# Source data

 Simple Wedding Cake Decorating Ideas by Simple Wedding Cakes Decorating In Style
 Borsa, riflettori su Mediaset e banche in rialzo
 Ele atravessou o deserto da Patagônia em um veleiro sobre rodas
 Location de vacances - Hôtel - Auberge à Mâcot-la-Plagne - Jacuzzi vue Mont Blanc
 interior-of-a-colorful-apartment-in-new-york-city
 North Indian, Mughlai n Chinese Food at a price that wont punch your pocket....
==
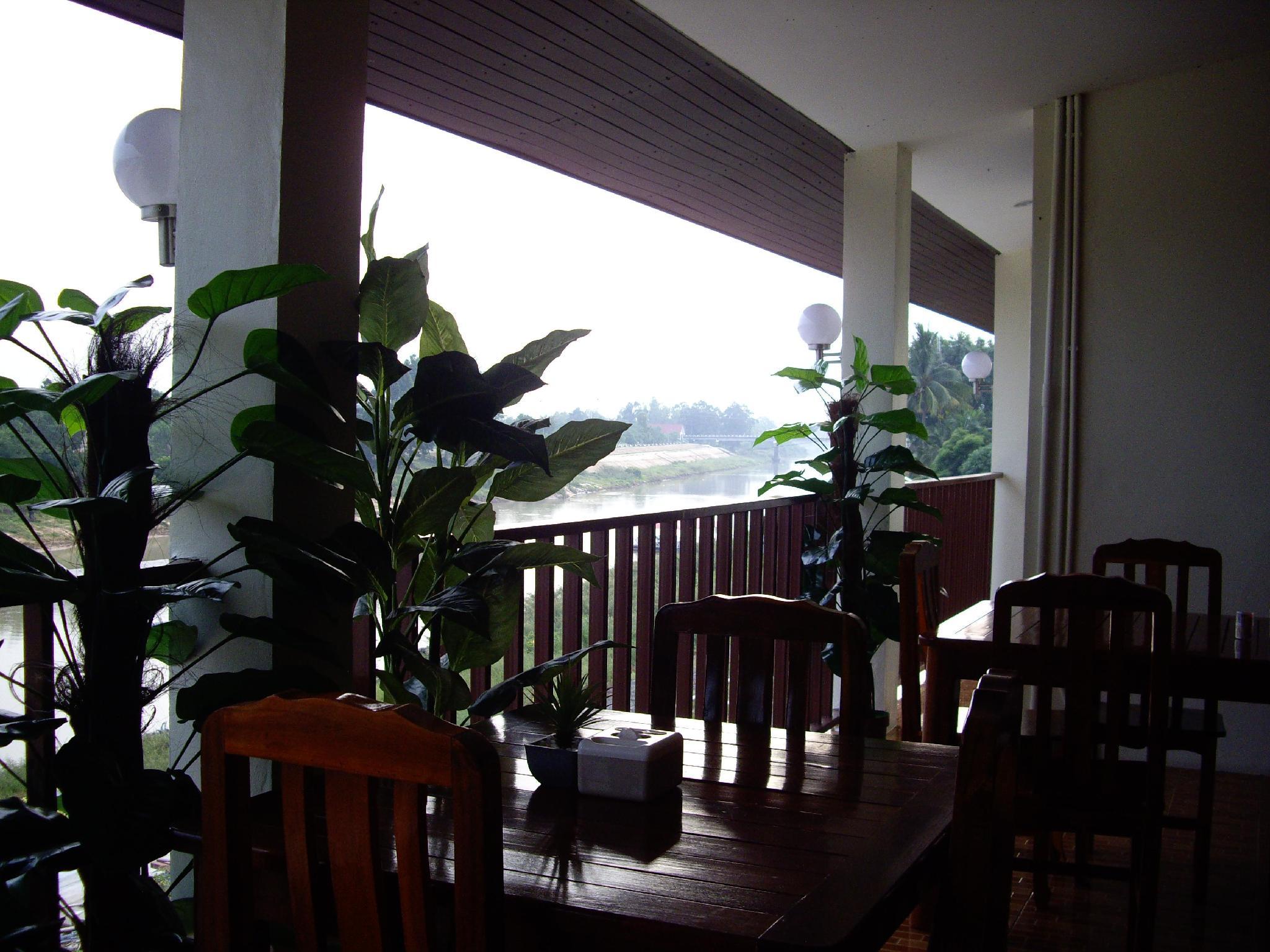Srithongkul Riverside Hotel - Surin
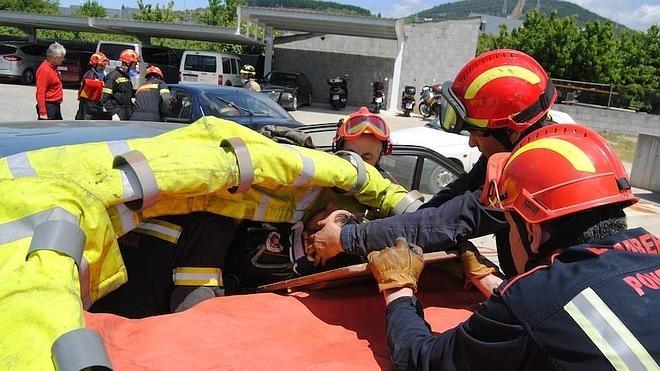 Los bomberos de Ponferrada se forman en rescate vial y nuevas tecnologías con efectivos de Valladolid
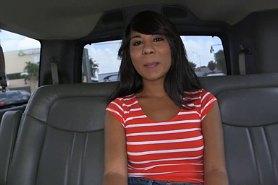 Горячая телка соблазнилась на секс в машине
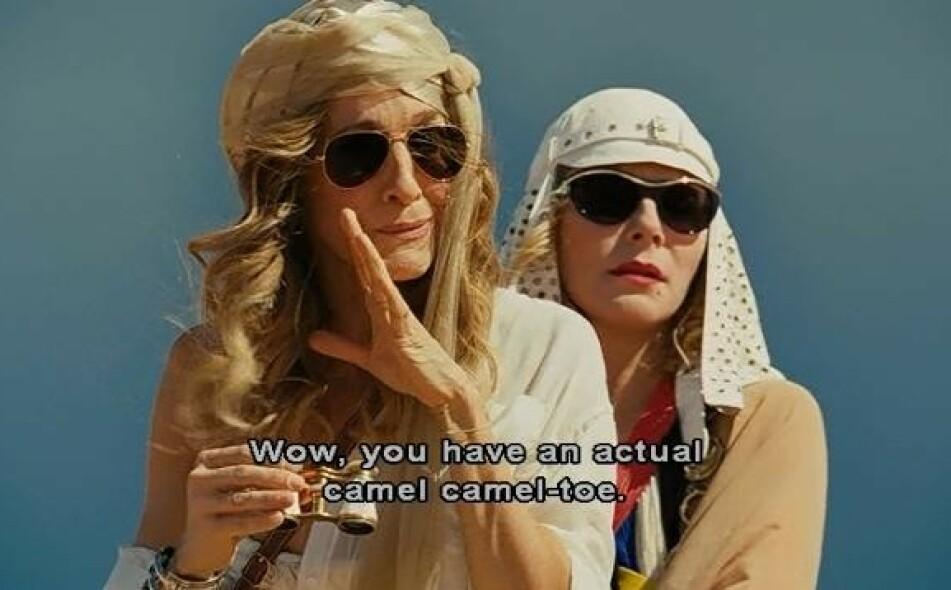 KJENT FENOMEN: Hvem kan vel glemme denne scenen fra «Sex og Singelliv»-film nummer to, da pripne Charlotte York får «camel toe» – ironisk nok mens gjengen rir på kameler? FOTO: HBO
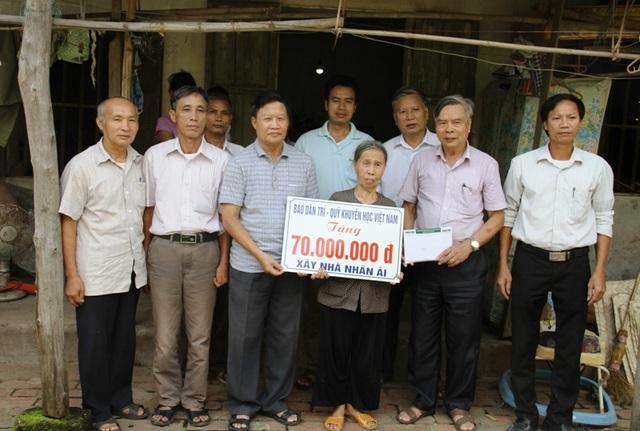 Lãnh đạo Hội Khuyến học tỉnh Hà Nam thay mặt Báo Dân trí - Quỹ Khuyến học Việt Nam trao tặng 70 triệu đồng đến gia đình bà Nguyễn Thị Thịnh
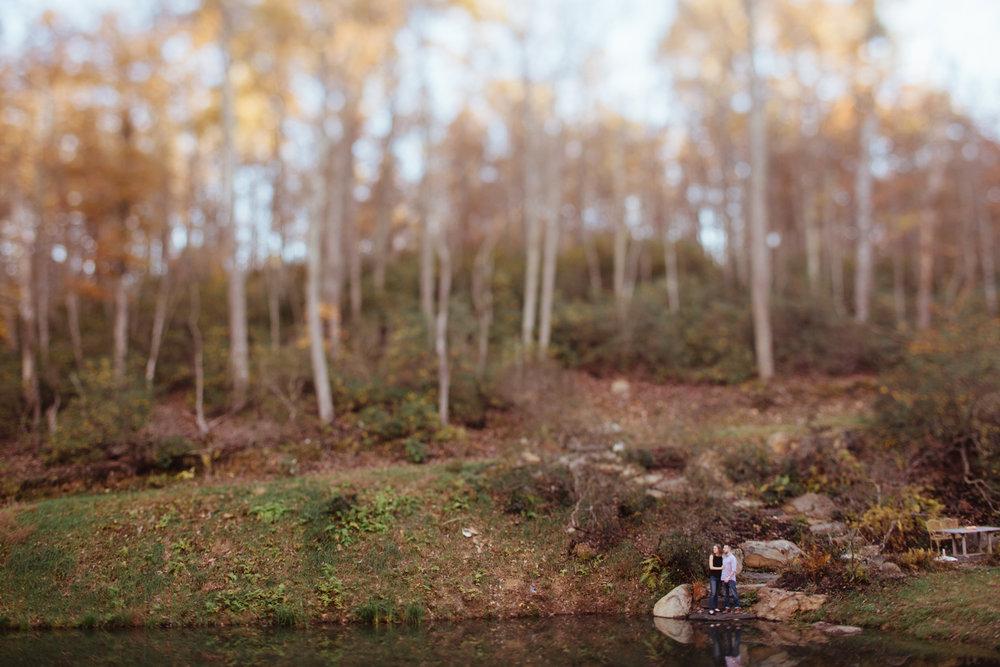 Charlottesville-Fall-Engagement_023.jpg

# Exercise goal
Copy the lines above between the one holding "Горячая телка соблазнилась на секс в машине" and the one holding "Charlottesville-Fall-Engagement_023.jpg", inclusive. Drop the pictures.

# Solved exercise
 Горячая телка соблазнилась на секс в машине
 KJENT FENOMEN: Hvem kan vel glemme denne scenen fra «Sex og Singelliv»-film nummer to, da pripne Charlotte York får «camel toe» – ironisk nok mens gjengen rir på kameler? FOTO: HBO
 Lãnh đạo Hội Khuyến học tỉnh Hà Nam thay mặt Báo Dân trí - Quỹ Khuyến học Việt Nam trao tặng 70 triệu đồng đến gia đình bà Nguyễn Thị Thịnh
 Charlottesville-Fall-Engagement_023.jpg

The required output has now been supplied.